Но лучше всего продумана была основная пытка — курением. Несколькими скрутками, а иногда и затяжками сокрушали волю и способность к сопротивлению глубоко истощенных людей. Курение, особенно в тех условиях, было не просто дурной привычкой, а пороком — человек отдавал дьяволу власть над самим собой. Данное положение подтвердилось в гигантских масштабах в сталинских и гитлеровских лагерях. Но большинство людей, способных произвести нужные обобщения, не пережили столь мучительных рубежей или не придали данному вопросу должного значения. Каждое насилие над своей природой наказывает нарушителя, и в крайнем, дистрофическом состоянии следы никотина в крови буквально казнят, доводя наиболее слабых до потери образа человеческого. Курение непосредственно ускорило гибель миллионов заключенных, ибо желание курить побеждало даже жуткий голод и за спичечную коробку «самосада», выращиваемого на огороде, полускелеты отдавали паечку хлеба — единственный источник существования. Огромное количество людей приблизили на моих глазах свою смерть и погибли, будучи неспособными победить это наваждение. Вот почему из заядлого курильщика я превратился в убежденного врага никотина, и с того времени стремился предупредить неведающих о страшной опасности, которая им угрожает.
Мои отказы отвечать на допросах привели к серии очных ставок, на которых подобия людей, доведенные почти до состояния невменяемости, изобличали меня в выдуманных чекистами преступлениях. Я чувствовал себя на спектакле китайских силуэтов: тени людей, тени преступлений. Но, так или иначе, на бумаге обвиняемый оказывался опутанным какой-то паутиной, невзирая на несогласие. Стряпня выглядела неубедительной и жалкой, но в тридцать седьмом такого материала хватило бы для расстрела целого лагпункта, а в первый год войны такая участь постигла бы всех двадцать восемь человек.
На наше счастье, с расстрелами за последние полгода полегчало: на разводах давно уже не зачитывали списки приговоренных к «вышке». Но ведь война продолжалась, у следователей же было явное намерение на нас заработать. На следствии я не скрывал свои взгляды. Я знал, что если расстрел наш состоится, то я умру с сознанием, что хоть жизнь моя и прошла бездарно, полная ошибок и спадов, но, возможно, будущий историк скажет спасибо, когда в ворохе лжи и глупых выдумок наткнется на искреннее мнение человека той эпохи. Если же подписанные материалы на расстрел не «потянут», то мои убеждения едва ли повлияют на приговор.
В ходе очных ставок в порядке самозащиты я пробовал сослаться на свое намерение совершить побег. Эту единственную реальную деталь следователь оставлял без внимания. Их интересовали не факты, не улики, а только взаимные наветы людей. Но заключенные были народ «битый» и, невзирая на старания чекистов и помогавших их усилиям «романистов», показаний, требуемых для осмысленного описания организации повстанцев, не давали. Всё было шито белыми нитками, грубо и глупо. Позже выяснилось, что по этим материалам «особое совещание» дало нам всем только по пяти лет. Следователи восприняли такой маленький срок как личную обиду и провели подобие пересмотра дела, о котором многие из нас даже и не догадались, так как допросов больше не снимали, а усилия сосредоточили на получении дополнительных показаний романистов. В результате мы все получили окончательные десятилетние сроки. Пять лет получили только Юрий и Борис, которые даже к разговорам никакого отношения не имели, пара «работяг», да романист Владимир.

Задания для выполнения:
1. Ответьте по приведённому тексту:
(a) Что полускелеты отдавали за спичечную коробку «самосада»?
(b) С каким зрелищем рассказчик сравнивает свои ощущения на очных ставках?
(c) На какое намерение рассказчик пробовал сослаться в порядке самозащиты?
2. Выведите дословно фрагмент приведённого текста от слов «На наше счастье, с» до слов «повлияют на приговор.» включительно.

Исходные данные:
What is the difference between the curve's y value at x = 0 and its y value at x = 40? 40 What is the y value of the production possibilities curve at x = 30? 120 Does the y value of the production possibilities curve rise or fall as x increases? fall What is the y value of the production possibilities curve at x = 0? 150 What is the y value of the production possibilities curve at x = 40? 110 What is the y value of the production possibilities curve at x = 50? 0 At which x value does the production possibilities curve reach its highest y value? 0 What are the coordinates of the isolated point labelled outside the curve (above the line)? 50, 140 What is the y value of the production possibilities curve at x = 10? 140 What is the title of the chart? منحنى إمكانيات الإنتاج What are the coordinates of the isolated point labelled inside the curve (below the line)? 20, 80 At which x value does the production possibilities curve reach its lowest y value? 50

Решения заданий:
1.
(a) Паечку хлеба.
(b) Со спектаклем китайских силуэтов.
(c) На намерение совершить побег.

2.
На наше счастье, с расстрелами за последние полгода полегчало: на разводах давно уже не зачитывали списки приговоренных к «вышке». Но ведь война продолжалась, у следователей же было явное намерение на нас заработать. На следствии я не скрывал свои взгляды. Я знал, что если расстрел наш состоится, то я умру с сознанием, что хоть жизнь моя и прошла бездарно, полная ошибок и спадов, но, возможно, будущий историк скажет спасибо, когда в ворохе лжи и глупых выдумок наткнется на искреннее мнение человека той эпохи. Если же подписанные материалы на расстрел не «потянут», то мои убеждения едва ли повлияют на приговор.